В ненастное время и к осени грибы отдаляются от деревьев и охотнее растут по опушкам и голым горам — на отскочихе, как выражается народ, — а в сухую и жаркую погоду грибы жмутся под тень и даже под ветви дерев, особенно елей, которые расстилают свои сучья, как лапы по земле, отчего крестьяне и называют их лапником и рубят без пощады и без вреда дереву на всякие свои потребности; они даже утверждают, что ель лучше и скорее достигает строевой величины, если ее подходить, то есть обрубить нижние ветви.
Кроме вредных дождей и рос, грибам вредят, на открытых местах, жаркие лучи полдневного солнца; они прижигают грибные шляпки, и хотя прохлада ночи, роса и перепадающий дождь освежают их, но если прижиганье повторяется ежедневно, то грибы засыхают, не достигнув полного возраста. Продолжительное и постоянное ненастье также в свою очередь вредно грибной растительности, особенно в тени, в густой траве и местах глухих: грибы загнивают, плеснеют и погибают. Их очень портят и даже истребляют и живые враги: земляные улитки, или слизни, которые, плотно приклеясь к грибам, точат и поедают шляпки и корни их. В неурожайные, негрибные годы редко попадается гриб, на котором бы не было двух или трех слизней. Белки также охотницы до грибов, преимущественно до белых, и часто тонкие и острые беличьи зубки оставляют дорожчатые следы на изглоданных грибных шляпках. Но всего более истребляются грибы зарождающимися в них мелкими белыми червячками; в иной год их бывает такое множество, что корень у всякого белого гриба, по наружности крепкий и здоровый, непременно источен внутри и рассыпается, если возьмешь его неосторожно или крепко рукою; по счастию, шляпки грибов уже последние истачиваются червями и нередко остаются здоровыми и нетронутыми при совершенно съеденном внутри корне; удивительно, как получают грибы питательные соки и как могут расти в таком положении?
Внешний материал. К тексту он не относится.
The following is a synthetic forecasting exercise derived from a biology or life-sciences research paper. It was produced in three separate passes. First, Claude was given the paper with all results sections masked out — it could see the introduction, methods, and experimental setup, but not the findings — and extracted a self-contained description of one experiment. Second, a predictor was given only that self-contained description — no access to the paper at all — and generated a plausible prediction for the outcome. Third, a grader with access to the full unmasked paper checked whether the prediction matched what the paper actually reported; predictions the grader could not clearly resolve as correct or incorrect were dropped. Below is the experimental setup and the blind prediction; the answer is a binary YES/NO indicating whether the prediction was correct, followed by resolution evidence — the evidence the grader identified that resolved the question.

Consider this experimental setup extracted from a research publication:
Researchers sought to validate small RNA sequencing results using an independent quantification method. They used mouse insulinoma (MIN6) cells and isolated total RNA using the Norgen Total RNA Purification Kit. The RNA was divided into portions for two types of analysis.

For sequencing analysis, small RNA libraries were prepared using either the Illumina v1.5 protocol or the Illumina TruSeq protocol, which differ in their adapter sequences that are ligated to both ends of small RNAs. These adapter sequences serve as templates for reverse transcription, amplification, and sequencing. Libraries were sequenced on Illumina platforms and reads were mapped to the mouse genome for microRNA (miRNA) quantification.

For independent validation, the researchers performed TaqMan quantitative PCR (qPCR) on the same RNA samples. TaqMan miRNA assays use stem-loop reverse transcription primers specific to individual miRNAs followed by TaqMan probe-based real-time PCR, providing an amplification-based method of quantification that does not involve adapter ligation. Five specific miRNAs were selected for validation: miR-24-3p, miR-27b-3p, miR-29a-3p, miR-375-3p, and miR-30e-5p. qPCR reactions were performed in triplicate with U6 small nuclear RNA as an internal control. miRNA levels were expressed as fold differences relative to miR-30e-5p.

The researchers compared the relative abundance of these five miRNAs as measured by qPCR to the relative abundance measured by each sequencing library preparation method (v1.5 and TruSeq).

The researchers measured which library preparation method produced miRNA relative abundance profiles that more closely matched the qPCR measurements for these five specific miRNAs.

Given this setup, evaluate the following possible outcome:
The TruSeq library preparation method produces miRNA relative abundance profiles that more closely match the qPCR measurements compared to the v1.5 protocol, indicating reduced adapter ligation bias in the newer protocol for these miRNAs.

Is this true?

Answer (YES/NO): NO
Существует мнение, что будто бы грибы, особенно после дождя, вырастают в одну ночь: это несправедливо. Правда, что иногда найдешь молодые грибы там, где вчера их не находил, но они были и остались только незамеченными, потому что мало отделялись от земли, скрывались под листьями или в траве. Самые скороспелые, или скорорастущие, грибы, как, например, березовики и сыроежки, достигают полного развития в три дня, а грибы белые — в неделю и более. Всех медленнее растет дубовик, гриб, впрочем, никуда не годный и даже ядовитый, как я уже сказал.
В урожайные, или грибные, года грибы часто попадаются кучками, семьями, даже растут двойчатками, тройчатками и более. Это я говорю о таких породах грибов, которые обыкновенно растут в одиночку, как то: белые, березовые, осиновые и проч. У меня срисован осиновик, у которого шесть отдельных корней покрыты одною шляпкой. Изобилие грибного семени и земляных соков нередко проявляется в самых странных и уродливых видах. Один раз я нашел сыроежку, из шляпки которой выросла другая сыроежка также со шляпкою; я срисовал эту уродливую редкость. Я также находил не один раз в земле большие куски белогрибного семени — массу, совершенно похожую на корень, величиною даже с человеческую голову.
Порядок появления грибов бывает следующий: как только весною окажутся проталины, то по лесным полянам и вообще по редколесью начнут появляться сморчки — сначала глухие, а потом стройки; они растут даже под снежною корою, где бежит под ней вода; после сморчков следует промежуток времени с месяц, а при засухе и более, в продолжение которого грибов нет никаких. Потом появляются масленики, березовики, сыроежки и осиновики, потом первые слои груздей, подгруздков и белых грибов; потом следуют лисички и шампиньоны; наконец, идут осенние грибы: волжанки, белянки, рыжики и опенки. Весь этот порядок иногда нарушается, но всегда зависит от состояния погоды и атмосферических явлений. К этому должно прибавить, что каждая порода грибов появляется слоями раза два или даже три в продолжение лета и осени, покуда частые и сильные морозы, особенно при засухе, не убьют окончательно грибную растительность. Говоря о каждой породе грибов отдельно, я скажу подробнее о случайных изменениях в произрастании грибов.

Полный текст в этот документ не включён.